Enquanto não chega a hora de finalmente cair na folia, conheça mais sobre a história carnavalesca carioca

Por Daniel Sampaio Materia seguir SEGUIR Materia seguir SEGUINDO
Atualizado em 22 fev 2022, 18h17 - Publicado em 22 fev 2022, 18h08

Em tempos ainda pandêmicos, o início do reinado de Momo terá, mais uma vez, que esperar. No intuito de frear a disseminação da nova variante da Covid-19, o carnaval de rua foi cancelado e os desfiles das escolas de samba foram adiados para o fim de abril.

Enquanto não chega a hora de cair na farra, que tal viajar pela história do carnaval carioca para entender suas origens, conhecer fatos curiosos e descobrir histórias que foram cruciais para fazer do nosso carnaval o que ele é hoje?

Por ter uma história tão rica e diversa, listar apenas dez curiosidades sobre a folia do Rio em outras épocas foi uma tarefa árdua, mas muito prazerosa.
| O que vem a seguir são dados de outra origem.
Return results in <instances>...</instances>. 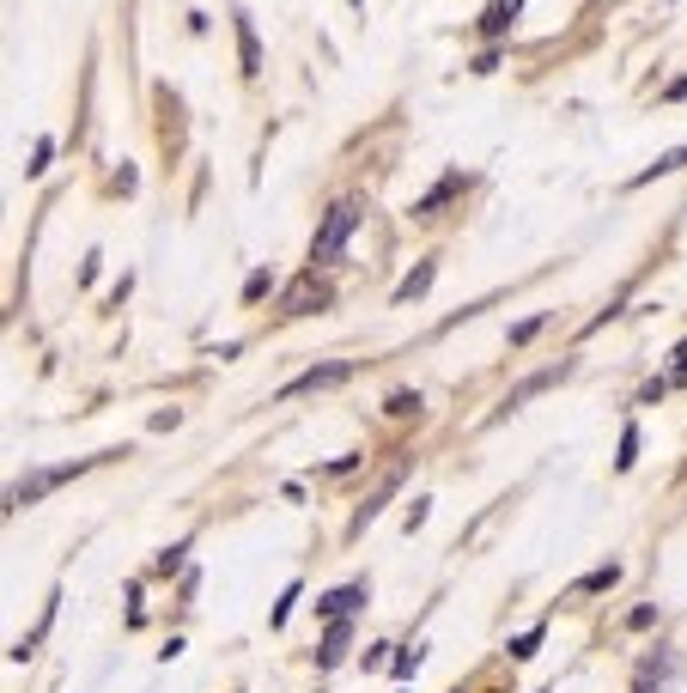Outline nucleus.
Returning <instances> with one entry per match:
<instances>
[{"label":"nucleus","mask_w":687,"mask_h":693,"mask_svg":"<svg viewBox=\"0 0 687 693\" xmlns=\"http://www.w3.org/2000/svg\"><path fill=\"white\" fill-rule=\"evenodd\" d=\"M365 219V201L359 195H341L329 213H323V225H317V238H311V262H335L341 256V244L353 238V225Z\"/></svg>","instance_id":"1"},{"label":"nucleus","mask_w":687,"mask_h":693,"mask_svg":"<svg viewBox=\"0 0 687 693\" xmlns=\"http://www.w3.org/2000/svg\"><path fill=\"white\" fill-rule=\"evenodd\" d=\"M80 469H86V462H61V469H37L31 481H19V487L7 493V499H13V511H19V505H37V499H43L49 487H61V481H73V475H80Z\"/></svg>","instance_id":"2"},{"label":"nucleus","mask_w":687,"mask_h":693,"mask_svg":"<svg viewBox=\"0 0 687 693\" xmlns=\"http://www.w3.org/2000/svg\"><path fill=\"white\" fill-rule=\"evenodd\" d=\"M329 298H335V292H329V280H317V268H311V274H304V280L286 292V317H311V311H329Z\"/></svg>","instance_id":"3"},{"label":"nucleus","mask_w":687,"mask_h":693,"mask_svg":"<svg viewBox=\"0 0 687 693\" xmlns=\"http://www.w3.org/2000/svg\"><path fill=\"white\" fill-rule=\"evenodd\" d=\"M560 377H572V365H566V359H560V365H548V371H536V377H523V383H517V390L505 396V408H523V402H536L542 390H554V383H560Z\"/></svg>","instance_id":"4"},{"label":"nucleus","mask_w":687,"mask_h":693,"mask_svg":"<svg viewBox=\"0 0 687 693\" xmlns=\"http://www.w3.org/2000/svg\"><path fill=\"white\" fill-rule=\"evenodd\" d=\"M347 371H353L347 359H335V365H317V371H304V377H292V383H286V396H311V390H335V383H341Z\"/></svg>","instance_id":"5"},{"label":"nucleus","mask_w":687,"mask_h":693,"mask_svg":"<svg viewBox=\"0 0 687 693\" xmlns=\"http://www.w3.org/2000/svg\"><path fill=\"white\" fill-rule=\"evenodd\" d=\"M359 602H365V584H341V590H329V596L317 602V614H329V621H347Z\"/></svg>","instance_id":"6"},{"label":"nucleus","mask_w":687,"mask_h":693,"mask_svg":"<svg viewBox=\"0 0 687 693\" xmlns=\"http://www.w3.org/2000/svg\"><path fill=\"white\" fill-rule=\"evenodd\" d=\"M517 13H523V0H493V7L481 13V37H505Z\"/></svg>","instance_id":"7"},{"label":"nucleus","mask_w":687,"mask_h":693,"mask_svg":"<svg viewBox=\"0 0 687 693\" xmlns=\"http://www.w3.org/2000/svg\"><path fill=\"white\" fill-rule=\"evenodd\" d=\"M238 55H244V73L256 80V73H262V43H256V25H250V13H238Z\"/></svg>","instance_id":"8"},{"label":"nucleus","mask_w":687,"mask_h":693,"mask_svg":"<svg viewBox=\"0 0 687 693\" xmlns=\"http://www.w3.org/2000/svg\"><path fill=\"white\" fill-rule=\"evenodd\" d=\"M347 639H353V627H347V621H329V633H323V651H317V663H323V669H335V663L347 657Z\"/></svg>","instance_id":"9"},{"label":"nucleus","mask_w":687,"mask_h":693,"mask_svg":"<svg viewBox=\"0 0 687 693\" xmlns=\"http://www.w3.org/2000/svg\"><path fill=\"white\" fill-rule=\"evenodd\" d=\"M681 165H687V146H675V152H663V159H657L651 171H639V177H633V189H645V183H657V177H669V171H681Z\"/></svg>","instance_id":"10"},{"label":"nucleus","mask_w":687,"mask_h":693,"mask_svg":"<svg viewBox=\"0 0 687 693\" xmlns=\"http://www.w3.org/2000/svg\"><path fill=\"white\" fill-rule=\"evenodd\" d=\"M432 274H438V268H432V262H420V268H414V274H408V280L396 286V304H414V298H420V292L432 286Z\"/></svg>","instance_id":"11"},{"label":"nucleus","mask_w":687,"mask_h":693,"mask_svg":"<svg viewBox=\"0 0 687 693\" xmlns=\"http://www.w3.org/2000/svg\"><path fill=\"white\" fill-rule=\"evenodd\" d=\"M456 189H463V177H444V183H438V189H432V195H426V201H420L414 213H420V219H432V213H438V207H444V201H450Z\"/></svg>","instance_id":"12"},{"label":"nucleus","mask_w":687,"mask_h":693,"mask_svg":"<svg viewBox=\"0 0 687 693\" xmlns=\"http://www.w3.org/2000/svg\"><path fill=\"white\" fill-rule=\"evenodd\" d=\"M615 578H621V566H596L590 578H578V596H596V590H615Z\"/></svg>","instance_id":"13"},{"label":"nucleus","mask_w":687,"mask_h":693,"mask_svg":"<svg viewBox=\"0 0 687 693\" xmlns=\"http://www.w3.org/2000/svg\"><path fill=\"white\" fill-rule=\"evenodd\" d=\"M384 414H390V420H408V414H420V396H414V390H396V396L384 402Z\"/></svg>","instance_id":"14"},{"label":"nucleus","mask_w":687,"mask_h":693,"mask_svg":"<svg viewBox=\"0 0 687 693\" xmlns=\"http://www.w3.org/2000/svg\"><path fill=\"white\" fill-rule=\"evenodd\" d=\"M633 462H639V426H627V432H621V456H615V469H633Z\"/></svg>","instance_id":"15"},{"label":"nucleus","mask_w":687,"mask_h":693,"mask_svg":"<svg viewBox=\"0 0 687 693\" xmlns=\"http://www.w3.org/2000/svg\"><path fill=\"white\" fill-rule=\"evenodd\" d=\"M536 645H542V627H529V633L511 645V657H536Z\"/></svg>","instance_id":"16"},{"label":"nucleus","mask_w":687,"mask_h":693,"mask_svg":"<svg viewBox=\"0 0 687 693\" xmlns=\"http://www.w3.org/2000/svg\"><path fill=\"white\" fill-rule=\"evenodd\" d=\"M268 286H274V274H250V280H244V298H250V304H256V298H262V292H268Z\"/></svg>","instance_id":"17"},{"label":"nucleus","mask_w":687,"mask_h":693,"mask_svg":"<svg viewBox=\"0 0 687 693\" xmlns=\"http://www.w3.org/2000/svg\"><path fill=\"white\" fill-rule=\"evenodd\" d=\"M390 669H396V675H414V669H420V651H402V657H396Z\"/></svg>","instance_id":"18"},{"label":"nucleus","mask_w":687,"mask_h":693,"mask_svg":"<svg viewBox=\"0 0 687 693\" xmlns=\"http://www.w3.org/2000/svg\"><path fill=\"white\" fill-rule=\"evenodd\" d=\"M669 383H687V341L675 347V371H669Z\"/></svg>","instance_id":"19"}]
</instances>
Aqui vão:

A brincadeira do entrudo

Já ouviu falar no “entrudo”? Trazida pelos portugueses, foi uma brincadeira de carnaval dos tempos medievais que reinou em todo o Brasil até o final do século XIX.  A diversão consistia no seguinte: todo mundo saía sujando todo mundo. E, durante essas batalhas, os foliões se armavam de sacos de água perfumada, conhecidos como os “limões-de-cheiro”, baldes d’água e muito polvilho.

A prática do entrudo era um hábito mal visto pela elite imperial, que se pretendia europeia e civilizada. Era o carnaval popular, da gente pobre, da população escravizada. E, nas ruas do Rio, o entrudo acabou se tornando mais animado, intenso e…digamos…carnal.  O povo só sossegava na hora da “Ave Maria”. Um detalhe: na farra das ruas, os “limões-de-cheiro” podiam ter alguns ingredientes a mais, como lama e urina.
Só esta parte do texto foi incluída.